Mutually exclusive synthetic pathways for sea urchin mitochondrial rRNA and mRNA.

Abstract

The structure and abundance of mitochondrial transcripts in sea urchin embryos were investigated by a combination of RNA blot-hybridization, S1 mapping, and primer extension assays. Between the egg and blastula stages, the relative abundance of mitochondrial rRNAs declined slightly, while that of mitochondrial mRNAs increased up to 10-fold. Fine mapping of the termini of the rRNAs and of the adjacent transcripts indicated that, although they appeared to be butt-joined at their 5' ends to the upstream transcripts, tRNA-Phe 5' to the small subunit (12S) rRNA and NADH dehydrogenase subunit 2 mRNA 5' to the large subunit (16S) rRNA, respectively, their 3' ends were found to overlap the 5' ends of the downstream transcripts. 12S rRNA was found to extend 7 to 13 nucleotides into the sequence of tRNA-Glu; 16S rRNA was shown to terminate 3 to 5 nucleotides inside the coding region of cytochrome oxidase subunit 1 (COI) and 8 to 10 nucleotides from the mapped 5' end of COI mRNA. The rRNAs and the downstream transcripts must therefore be synthesized by distinct pathways, either by alternative processing of the same primary transcript(s) or by processing of different precursors.
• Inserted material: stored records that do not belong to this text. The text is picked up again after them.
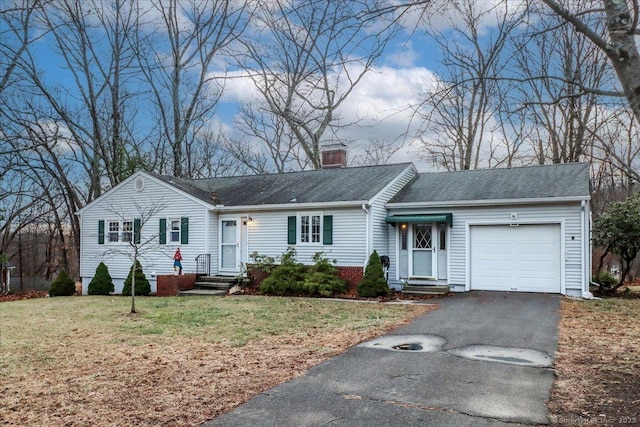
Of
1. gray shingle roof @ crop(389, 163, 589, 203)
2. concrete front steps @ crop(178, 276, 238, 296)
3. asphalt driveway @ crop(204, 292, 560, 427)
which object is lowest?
concrete front steps @ crop(178, 276, 238, 296)

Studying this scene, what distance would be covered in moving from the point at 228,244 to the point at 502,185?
9.28 m

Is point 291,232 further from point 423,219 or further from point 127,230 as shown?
point 127,230

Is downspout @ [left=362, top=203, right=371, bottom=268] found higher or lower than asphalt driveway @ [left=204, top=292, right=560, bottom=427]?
higher

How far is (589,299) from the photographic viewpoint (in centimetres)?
1251

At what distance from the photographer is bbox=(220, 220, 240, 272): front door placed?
17156 millimetres

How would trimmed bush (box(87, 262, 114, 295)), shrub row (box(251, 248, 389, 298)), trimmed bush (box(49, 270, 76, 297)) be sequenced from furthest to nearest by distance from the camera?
trimmed bush (box(49, 270, 76, 297)) < trimmed bush (box(87, 262, 114, 295)) < shrub row (box(251, 248, 389, 298))

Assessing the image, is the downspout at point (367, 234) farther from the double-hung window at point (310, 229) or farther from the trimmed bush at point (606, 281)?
the trimmed bush at point (606, 281)

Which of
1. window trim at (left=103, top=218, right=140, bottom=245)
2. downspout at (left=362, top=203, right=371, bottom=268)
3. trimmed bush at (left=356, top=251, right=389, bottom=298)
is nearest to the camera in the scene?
trimmed bush at (left=356, top=251, right=389, bottom=298)

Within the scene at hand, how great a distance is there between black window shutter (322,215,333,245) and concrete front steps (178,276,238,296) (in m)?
3.37

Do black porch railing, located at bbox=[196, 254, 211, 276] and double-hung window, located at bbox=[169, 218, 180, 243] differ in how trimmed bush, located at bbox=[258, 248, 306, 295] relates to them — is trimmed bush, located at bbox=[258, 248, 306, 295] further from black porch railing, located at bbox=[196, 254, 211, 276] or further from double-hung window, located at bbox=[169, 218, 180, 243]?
double-hung window, located at bbox=[169, 218, 180, 243]

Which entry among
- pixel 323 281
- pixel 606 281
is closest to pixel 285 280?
pixel 323 281

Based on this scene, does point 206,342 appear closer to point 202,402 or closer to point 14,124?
point 202,402

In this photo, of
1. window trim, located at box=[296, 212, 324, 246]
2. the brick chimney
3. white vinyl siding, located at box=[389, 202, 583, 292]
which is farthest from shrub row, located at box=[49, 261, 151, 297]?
white vinyl siding, located at box=[389, 202, 583, 292]

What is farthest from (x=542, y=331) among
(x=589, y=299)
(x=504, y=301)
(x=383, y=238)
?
(x=383, y=238)
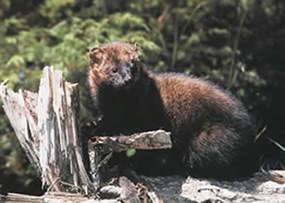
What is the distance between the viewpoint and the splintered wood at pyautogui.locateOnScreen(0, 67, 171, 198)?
5289 mm

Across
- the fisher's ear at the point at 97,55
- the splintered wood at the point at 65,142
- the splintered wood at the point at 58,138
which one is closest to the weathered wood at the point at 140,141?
the splintered wood at the point at 65,142

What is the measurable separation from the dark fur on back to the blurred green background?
212 cm

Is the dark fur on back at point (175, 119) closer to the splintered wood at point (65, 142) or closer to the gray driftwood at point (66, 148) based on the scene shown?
the gray driftwood at point (66, 148)

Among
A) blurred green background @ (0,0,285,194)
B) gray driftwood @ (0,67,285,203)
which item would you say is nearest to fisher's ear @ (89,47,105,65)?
gray driftwood @ (0,67,285,203)

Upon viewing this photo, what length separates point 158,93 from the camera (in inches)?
243

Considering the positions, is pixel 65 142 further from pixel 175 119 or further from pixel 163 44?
pixel 163 44

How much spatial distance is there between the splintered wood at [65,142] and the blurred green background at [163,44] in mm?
2931

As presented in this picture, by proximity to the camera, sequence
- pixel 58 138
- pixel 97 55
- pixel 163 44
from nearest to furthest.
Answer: pixel 58 138
pixel 97 55
pixel 163 44

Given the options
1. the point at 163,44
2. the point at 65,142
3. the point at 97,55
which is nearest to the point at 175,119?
the point at 97,55

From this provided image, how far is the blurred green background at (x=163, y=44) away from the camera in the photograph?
28.7ft

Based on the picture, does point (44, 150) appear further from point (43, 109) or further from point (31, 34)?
point (31, 34)

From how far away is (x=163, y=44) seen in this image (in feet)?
31.1

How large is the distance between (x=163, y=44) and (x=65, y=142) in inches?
170

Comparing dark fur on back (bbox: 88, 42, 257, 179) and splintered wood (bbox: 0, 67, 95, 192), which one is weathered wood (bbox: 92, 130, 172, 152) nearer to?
splintered wood (bbox: 0, 67, 95, 192)
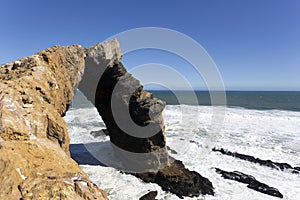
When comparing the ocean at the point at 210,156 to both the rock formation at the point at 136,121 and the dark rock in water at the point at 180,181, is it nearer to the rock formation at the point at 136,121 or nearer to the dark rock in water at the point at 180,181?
the dark rock in water at the point at 180,181

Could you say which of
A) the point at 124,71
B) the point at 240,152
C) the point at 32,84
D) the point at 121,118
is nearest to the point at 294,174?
the point at 240,152

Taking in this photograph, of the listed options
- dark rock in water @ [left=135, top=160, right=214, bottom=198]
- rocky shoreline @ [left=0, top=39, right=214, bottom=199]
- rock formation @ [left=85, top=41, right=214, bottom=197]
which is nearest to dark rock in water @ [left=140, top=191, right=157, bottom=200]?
dark rock in water @ [left=135, top=160, right=214, bottom=198]

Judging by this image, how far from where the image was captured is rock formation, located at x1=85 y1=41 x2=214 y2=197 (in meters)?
11.6

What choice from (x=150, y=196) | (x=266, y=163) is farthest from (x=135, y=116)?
(x=266, y=163)

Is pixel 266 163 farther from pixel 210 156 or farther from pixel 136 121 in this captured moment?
pixel 136 121

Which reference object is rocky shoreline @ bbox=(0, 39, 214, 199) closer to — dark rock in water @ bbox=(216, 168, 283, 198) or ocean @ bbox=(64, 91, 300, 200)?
ocean @ bbox=(64, 91, 300, 200)

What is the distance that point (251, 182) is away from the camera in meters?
11.4

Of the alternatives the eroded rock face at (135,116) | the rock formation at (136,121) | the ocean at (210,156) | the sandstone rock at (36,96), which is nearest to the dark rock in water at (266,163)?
the ocean at (210,156)

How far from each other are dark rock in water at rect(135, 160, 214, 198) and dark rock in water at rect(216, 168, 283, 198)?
5.78ft

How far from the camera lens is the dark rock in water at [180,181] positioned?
34.0ft

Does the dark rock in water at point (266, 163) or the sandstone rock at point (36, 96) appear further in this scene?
the dark rock in water at point (266, 163)

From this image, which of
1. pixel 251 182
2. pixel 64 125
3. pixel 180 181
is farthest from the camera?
pixel 251 182

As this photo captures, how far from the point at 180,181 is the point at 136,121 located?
13.2 feet

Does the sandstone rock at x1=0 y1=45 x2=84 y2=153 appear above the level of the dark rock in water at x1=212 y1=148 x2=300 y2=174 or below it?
above
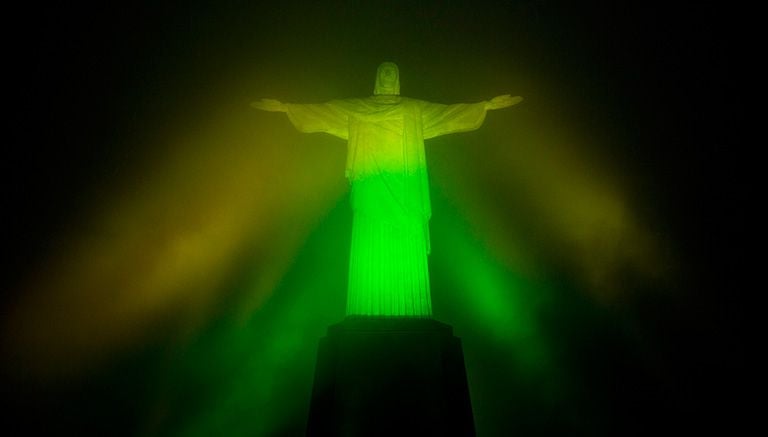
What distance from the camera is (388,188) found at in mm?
3008

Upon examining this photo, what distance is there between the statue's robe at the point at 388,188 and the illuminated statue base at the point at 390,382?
188 mm

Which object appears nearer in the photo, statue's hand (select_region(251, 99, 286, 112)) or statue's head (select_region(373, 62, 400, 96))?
statue's hand (select_region(251, 99, 286, 112))

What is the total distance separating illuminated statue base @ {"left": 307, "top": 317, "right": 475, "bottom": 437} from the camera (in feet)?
7.44

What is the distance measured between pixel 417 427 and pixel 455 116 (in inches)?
96.9

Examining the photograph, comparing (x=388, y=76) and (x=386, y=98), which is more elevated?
(x=388, y=76)

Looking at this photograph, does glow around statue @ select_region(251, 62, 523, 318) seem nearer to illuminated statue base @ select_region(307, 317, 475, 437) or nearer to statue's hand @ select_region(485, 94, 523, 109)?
statue's hand @ select_region(485, 94, 523, 109)

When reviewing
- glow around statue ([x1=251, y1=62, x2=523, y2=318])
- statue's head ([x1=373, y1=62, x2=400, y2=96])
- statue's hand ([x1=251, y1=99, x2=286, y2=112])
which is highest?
statue's head ([x1=373, y1=62, x2=400, y2=96])

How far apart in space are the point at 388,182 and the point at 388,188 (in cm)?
6

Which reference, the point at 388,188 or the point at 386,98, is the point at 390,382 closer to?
the point at 388,188

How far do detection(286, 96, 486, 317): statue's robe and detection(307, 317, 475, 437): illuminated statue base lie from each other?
188 mm

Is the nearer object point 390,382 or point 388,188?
point 390,382

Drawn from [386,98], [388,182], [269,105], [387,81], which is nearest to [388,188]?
[388,182]

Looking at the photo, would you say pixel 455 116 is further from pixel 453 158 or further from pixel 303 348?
pixel 303 348

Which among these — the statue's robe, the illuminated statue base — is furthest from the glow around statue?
the illuminated statue base
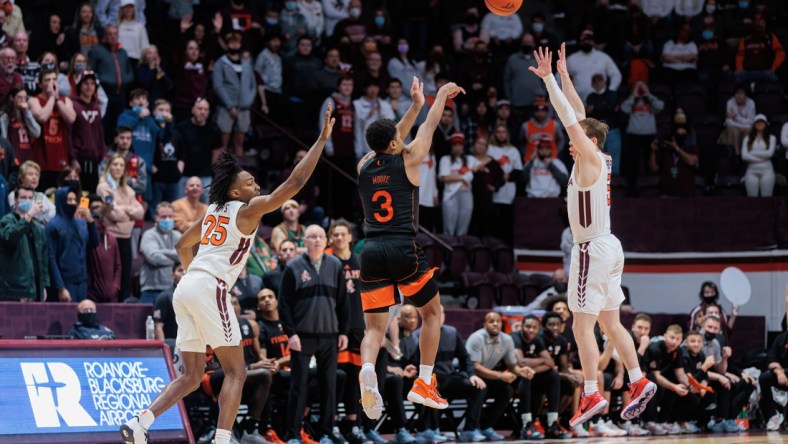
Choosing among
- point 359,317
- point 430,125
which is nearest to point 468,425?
point 359,317

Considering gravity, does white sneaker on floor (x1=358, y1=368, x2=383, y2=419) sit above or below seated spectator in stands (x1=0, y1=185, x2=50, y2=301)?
below

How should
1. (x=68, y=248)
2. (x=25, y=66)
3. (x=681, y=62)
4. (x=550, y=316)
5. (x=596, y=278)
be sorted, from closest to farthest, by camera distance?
(x=596, y=278), (x=68, y=248), (x=550, y=316), (x=25, y=66), (x=681, y=62)

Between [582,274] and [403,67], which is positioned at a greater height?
[403,67]

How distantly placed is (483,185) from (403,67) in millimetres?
2772

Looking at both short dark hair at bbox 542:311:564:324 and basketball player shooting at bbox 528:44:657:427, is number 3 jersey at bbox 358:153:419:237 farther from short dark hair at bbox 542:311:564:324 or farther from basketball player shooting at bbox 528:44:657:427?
short dark hair at bbox 542:311:564:324

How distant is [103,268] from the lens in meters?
14.5

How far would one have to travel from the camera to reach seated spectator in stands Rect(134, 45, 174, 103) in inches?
711

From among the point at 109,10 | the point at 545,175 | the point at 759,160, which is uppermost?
the point at 109,10

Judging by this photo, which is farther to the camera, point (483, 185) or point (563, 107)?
point (483, 185)

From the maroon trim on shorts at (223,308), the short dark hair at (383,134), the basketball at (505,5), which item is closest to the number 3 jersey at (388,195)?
the short dark hair at (383,134)

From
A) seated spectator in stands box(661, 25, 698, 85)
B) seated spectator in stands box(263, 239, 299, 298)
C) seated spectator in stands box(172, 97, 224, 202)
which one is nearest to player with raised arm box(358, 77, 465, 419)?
seated spectator in stands box(263, 239, 299, 298)

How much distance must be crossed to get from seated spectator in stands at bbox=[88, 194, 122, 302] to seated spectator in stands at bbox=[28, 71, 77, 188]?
1589 mm

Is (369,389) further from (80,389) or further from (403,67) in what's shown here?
(403,67)

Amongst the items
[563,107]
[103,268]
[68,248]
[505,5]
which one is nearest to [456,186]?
[103,268]
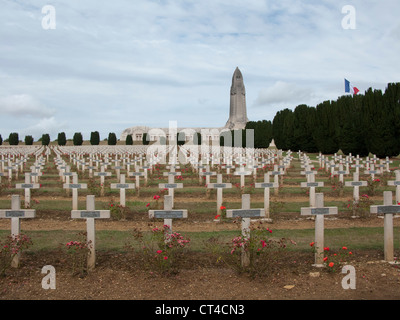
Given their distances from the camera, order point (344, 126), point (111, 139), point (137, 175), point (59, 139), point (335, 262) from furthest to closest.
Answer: point (111, 139), point (59, 139), point (344, 126), point (137, 175), point (335, 262)

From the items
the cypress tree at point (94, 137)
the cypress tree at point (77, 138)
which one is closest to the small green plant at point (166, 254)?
the cypress tree at point (77, 138)

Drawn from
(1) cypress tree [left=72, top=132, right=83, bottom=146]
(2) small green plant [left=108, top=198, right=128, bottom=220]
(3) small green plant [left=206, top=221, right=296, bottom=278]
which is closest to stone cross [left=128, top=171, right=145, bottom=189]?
(2) small green plant [left=108, top=198, right=128, bottom=220]

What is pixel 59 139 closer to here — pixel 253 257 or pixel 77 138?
pixel 77 138

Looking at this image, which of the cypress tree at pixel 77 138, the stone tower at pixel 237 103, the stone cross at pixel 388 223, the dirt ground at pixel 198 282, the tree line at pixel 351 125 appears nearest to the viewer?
the dirt ground at pixel 198 282

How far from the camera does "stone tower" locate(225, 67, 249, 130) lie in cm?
8969

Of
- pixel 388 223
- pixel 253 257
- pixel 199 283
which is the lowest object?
pixel 199 283

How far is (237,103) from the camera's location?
8988cm

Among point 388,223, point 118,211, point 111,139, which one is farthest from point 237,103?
point 388,223

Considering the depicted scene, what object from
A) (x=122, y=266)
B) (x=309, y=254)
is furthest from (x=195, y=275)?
(x=309, y=254)

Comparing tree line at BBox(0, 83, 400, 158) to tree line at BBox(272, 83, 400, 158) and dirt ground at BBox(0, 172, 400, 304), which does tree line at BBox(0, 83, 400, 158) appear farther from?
dirt ground at BBox(0, 172, 400, 304)

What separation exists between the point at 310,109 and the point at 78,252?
35.2 meters

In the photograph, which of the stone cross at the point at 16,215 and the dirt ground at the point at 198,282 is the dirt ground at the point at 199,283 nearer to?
the dirt ground at the point at 198,282

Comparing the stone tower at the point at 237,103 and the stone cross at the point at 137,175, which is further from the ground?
the stone tower at the point at 237,103

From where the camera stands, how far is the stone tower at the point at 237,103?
89.7 metres
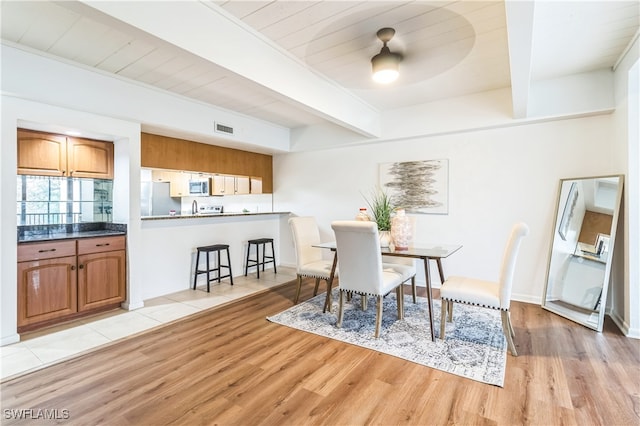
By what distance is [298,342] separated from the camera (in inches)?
105

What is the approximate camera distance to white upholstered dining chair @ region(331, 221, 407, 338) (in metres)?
2.62

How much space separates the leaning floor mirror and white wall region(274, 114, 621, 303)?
0.14 m

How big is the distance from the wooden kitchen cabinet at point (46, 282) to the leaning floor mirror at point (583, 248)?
505cm

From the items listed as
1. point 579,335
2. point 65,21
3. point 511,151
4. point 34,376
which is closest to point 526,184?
point 511,151

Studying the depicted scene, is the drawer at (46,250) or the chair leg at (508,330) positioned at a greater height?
Answer: the drawer at (46,250)

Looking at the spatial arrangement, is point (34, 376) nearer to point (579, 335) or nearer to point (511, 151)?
point (579, 335)

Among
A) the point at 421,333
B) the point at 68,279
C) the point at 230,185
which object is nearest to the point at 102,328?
the point at 68,279

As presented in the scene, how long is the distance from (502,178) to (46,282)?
16.6 feet

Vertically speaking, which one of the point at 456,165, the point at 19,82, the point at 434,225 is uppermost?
the point at 19,82

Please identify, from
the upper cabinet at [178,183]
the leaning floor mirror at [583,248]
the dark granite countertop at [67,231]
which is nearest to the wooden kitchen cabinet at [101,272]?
the dark granite countertop at [67,231]

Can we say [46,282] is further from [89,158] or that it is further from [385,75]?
[385,75]

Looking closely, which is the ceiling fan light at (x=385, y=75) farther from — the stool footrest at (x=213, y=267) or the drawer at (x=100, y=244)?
the drawer at (x=100, y=244)

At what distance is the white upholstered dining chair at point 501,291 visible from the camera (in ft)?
7.74

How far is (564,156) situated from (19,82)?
5.39 meters
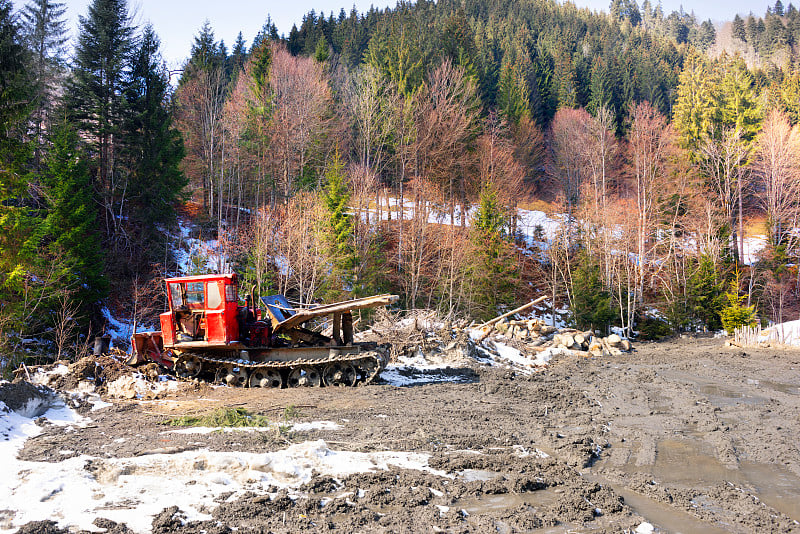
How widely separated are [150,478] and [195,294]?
7387mm

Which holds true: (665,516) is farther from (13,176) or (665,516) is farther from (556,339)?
(13,176)

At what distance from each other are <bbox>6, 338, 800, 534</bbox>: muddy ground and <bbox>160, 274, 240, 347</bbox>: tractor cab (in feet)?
4.19

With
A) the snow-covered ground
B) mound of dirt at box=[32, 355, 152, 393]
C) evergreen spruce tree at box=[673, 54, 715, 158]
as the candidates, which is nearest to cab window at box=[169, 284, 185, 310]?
mound of dirt at box=[32, 355, 152, 393]

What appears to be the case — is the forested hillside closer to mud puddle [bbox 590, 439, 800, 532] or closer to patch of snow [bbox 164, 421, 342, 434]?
patch of snow [bbox 164, 421, 342, 434]

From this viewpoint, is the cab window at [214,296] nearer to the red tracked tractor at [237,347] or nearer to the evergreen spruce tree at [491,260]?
the red tracked tractor at [237,347]

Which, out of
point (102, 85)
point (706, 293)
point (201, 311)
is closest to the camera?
point (201, 311)

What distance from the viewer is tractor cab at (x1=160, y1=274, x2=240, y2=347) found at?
41.7 feet

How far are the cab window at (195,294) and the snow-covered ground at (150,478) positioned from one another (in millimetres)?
5501

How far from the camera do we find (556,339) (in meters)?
21.9

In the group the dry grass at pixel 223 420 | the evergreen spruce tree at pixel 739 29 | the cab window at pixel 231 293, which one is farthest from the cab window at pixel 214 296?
the evergreen spruce tree at pixel 739 29

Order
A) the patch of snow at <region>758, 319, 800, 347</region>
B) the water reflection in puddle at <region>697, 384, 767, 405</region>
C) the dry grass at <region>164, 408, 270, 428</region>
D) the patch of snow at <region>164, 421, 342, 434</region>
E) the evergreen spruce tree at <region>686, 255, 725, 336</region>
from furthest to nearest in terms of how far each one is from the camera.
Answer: the evergreen spruce tree at <region>686, 255, 725, 336</region>
the patch of snow at <region>758, 319, 800, 347</region>
the water reflection in puddle at <region>697, 384, 767, 405</region>
the dry grass at <region>164, 408, 270, 428</region>
the patch of snow at <region>164, 421, 342, 434</region>

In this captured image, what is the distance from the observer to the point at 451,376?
589 inches

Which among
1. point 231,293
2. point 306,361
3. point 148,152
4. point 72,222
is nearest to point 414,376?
point 306,361

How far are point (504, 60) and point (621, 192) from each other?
62.4ft
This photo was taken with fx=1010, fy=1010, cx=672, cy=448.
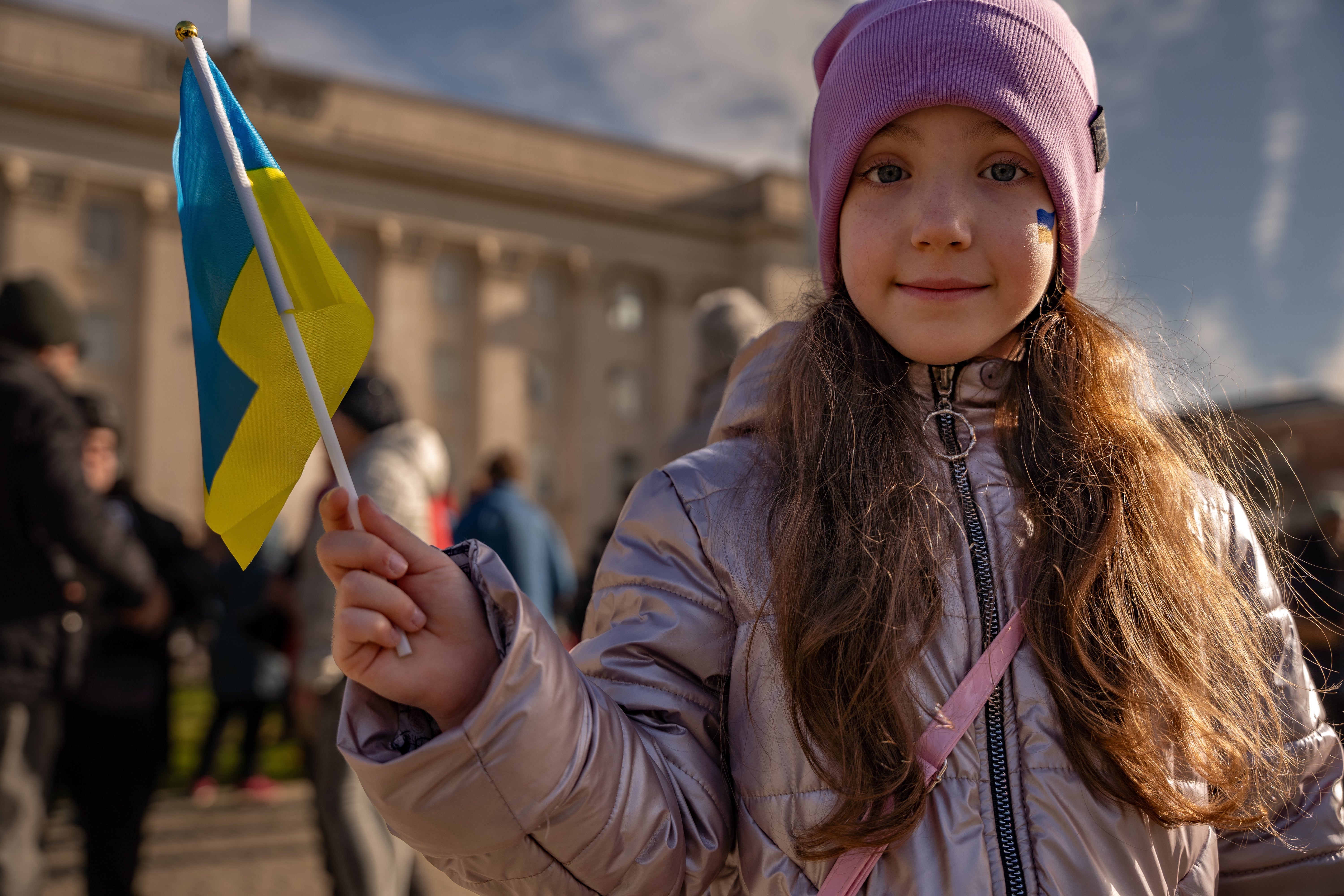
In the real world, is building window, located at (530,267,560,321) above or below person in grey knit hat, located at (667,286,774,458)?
above

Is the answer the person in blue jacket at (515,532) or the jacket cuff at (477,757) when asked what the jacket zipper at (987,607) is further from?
the person in blue jacket at (515,532)

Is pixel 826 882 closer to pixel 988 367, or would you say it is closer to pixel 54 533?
pixel 988 367

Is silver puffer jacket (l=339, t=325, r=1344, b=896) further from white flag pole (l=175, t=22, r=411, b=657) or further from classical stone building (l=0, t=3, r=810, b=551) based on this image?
classical stone building (l=0, t=3, r=810, b=551)

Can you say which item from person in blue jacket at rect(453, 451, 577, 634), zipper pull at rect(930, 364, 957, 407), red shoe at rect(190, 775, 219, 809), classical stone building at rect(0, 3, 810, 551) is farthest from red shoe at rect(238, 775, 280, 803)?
classical stone building at rect(0, 3, 810, 551)

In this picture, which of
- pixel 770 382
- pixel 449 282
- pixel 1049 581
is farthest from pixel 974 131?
pixel 449 282

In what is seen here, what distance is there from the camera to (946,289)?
1407 millimetres

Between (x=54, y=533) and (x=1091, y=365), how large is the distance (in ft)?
10.3

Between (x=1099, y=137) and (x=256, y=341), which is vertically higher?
(x=1099, y=137)

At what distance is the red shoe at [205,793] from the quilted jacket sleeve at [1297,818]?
7006mm

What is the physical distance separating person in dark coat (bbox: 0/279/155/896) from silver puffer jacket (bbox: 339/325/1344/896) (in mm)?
2565

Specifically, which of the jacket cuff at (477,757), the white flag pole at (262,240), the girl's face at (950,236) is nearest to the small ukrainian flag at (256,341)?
the white flag pole at (262,240)

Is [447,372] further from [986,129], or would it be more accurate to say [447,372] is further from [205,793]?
[986,129]

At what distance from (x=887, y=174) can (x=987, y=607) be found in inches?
24.9

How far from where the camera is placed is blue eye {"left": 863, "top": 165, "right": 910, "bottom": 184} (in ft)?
4.79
In either case, the events which select the ribosomal 3' ends preclude the production of functional transcripts of the downstream genes from the same precursor molecule. No developmental alterations in transcript structure were detected. We propose that mitochondrial RNA levels are regulated in early development by the selection of alternate and mutually exclusive RNA-processing pathways.